안녕하세요, Davey 입니다. 오늘 소개드릴 TED speech 는 모든 사람들이 원하는 "여유 시간" 이라는 주제와 관련된 강연입니다. 바로, 어떻게, 자유시간을 컨트롤하는지에 대한 팁이 담겨있는 강연입니다.

 

Title은 How to gain control of your free time 입니다. 본문 내용은 아래 Link 참조 부탁 드립니다.

 

https://www.ted.com/talks/laura_vanderkam_how_to_gain_control_of_your_free_time

 

How to gain control of your free time

There are 168 hours in each week. How do we find time for what matters most? Time management expert Laura Vanderkam studies how busy people spend their lives, and she's discovered that many of us drastically overestimate our commitments each week, while un

www.ted.com


- 자유시간이라... 사람들이 항상 일단 자기개발, 아니면 부탁을 받을 때 제일 먼저 하는 애기가, "아! 미안, 시간이 없어서" 아니면, "아~ 시간이 없어서 못해" 이렇게 애기하는게 대부분입니다. 그래서 그런지, 강연내용에서 다른 사람들이 그냥 애기한 내용이 아닌 다른 내용이 나오지 않을 까 하는 기대감으로 강연을 읽게 되었습니다. 일단 서두에는, 자신이 시간관리에 대해서 쓰는 사람이라고 알면, 항상 모든 상황에서 시간을 잘 지키는 사람이라고 인식을 합니다. 하지만, 저도, 예전에, 제 시간 관리에 대한 강연에 늦었습니다. 이 아이러니 한 상황을 즐기세요라고 하면서, 분위기를 업하네요.

 

- 오른쪽을 돌때, 심부름을 해라 등의 여유시간을 가질 수 있는 상황이 많다는 걸 애기를 하고 있습니다. 이 부분에 대해서 연구하는 과정에서 정말 바쁜 여자가, 배수관이 고장나서, 바닥이 물로 흠뻑 젖어버릴때 배관공이 와서 그것을 치우는 그 과정응 수행 할 수 있는 시간을 찾을 거죠! 즉, 시간이 없다는 것은 우선순위에서 밀렸다는 거라고 설명을 합니다. 누군가가 부탁할때 시간이 없다고 하는건, 우선순위에서 부탁받은게 밀린거죠~ 이런 이론을 들으면, 나름대로 설득은 되는거 같습니다. 저도 사실, 지금 현재 자신이 처한 상황이 가장 중요하다고 생각하는거죠. 근데 여기에서 speaker가
애기한 듯이 돈 많이 줄테니까 자신이 부탁한걸 해달라고 하면 안할까요? 당연히 하겠죠. 머 비현실적인 애기라고도 하네요. 즉, 시간을 내고 그걸 사용하는건 우선순위 정하는거라는것과, 우리가 일하고도, 충분히 우리가 원하는 or 우리가 해야 하는 일을 할수 있는 시간이 어느정도 있다는 걸 기억하시면서 (티비를 보거나 그냥 어정거리는데 시간 낭비하지 마시고) 아래 본문 script와 단어 참조하시어, 영어공부 열심히 하세요. 아래 script는 TED 홈페이지 해당 speech의 Transcript 내용 참조하였습니다.
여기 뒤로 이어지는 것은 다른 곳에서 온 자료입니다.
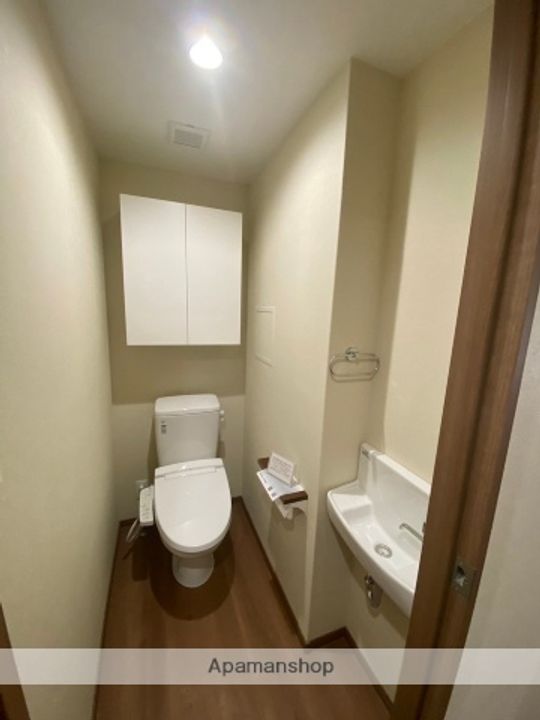 リオ・コスモ西新のその他画像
- How to gain control of your free time script & words

 

TED 영상 사진 참조

 

When people find out I write about time management, they assume two things. One is that I'm always on time, and I'm not. I have four small children, and I would like to blame them for my occasional tardiness, but sometimes it's just not their fault. I was once late to my own speech on time management.
(Laughter)

tardiness 느림, 지각, 완만함

We all had to just take a moment together and savor that irony.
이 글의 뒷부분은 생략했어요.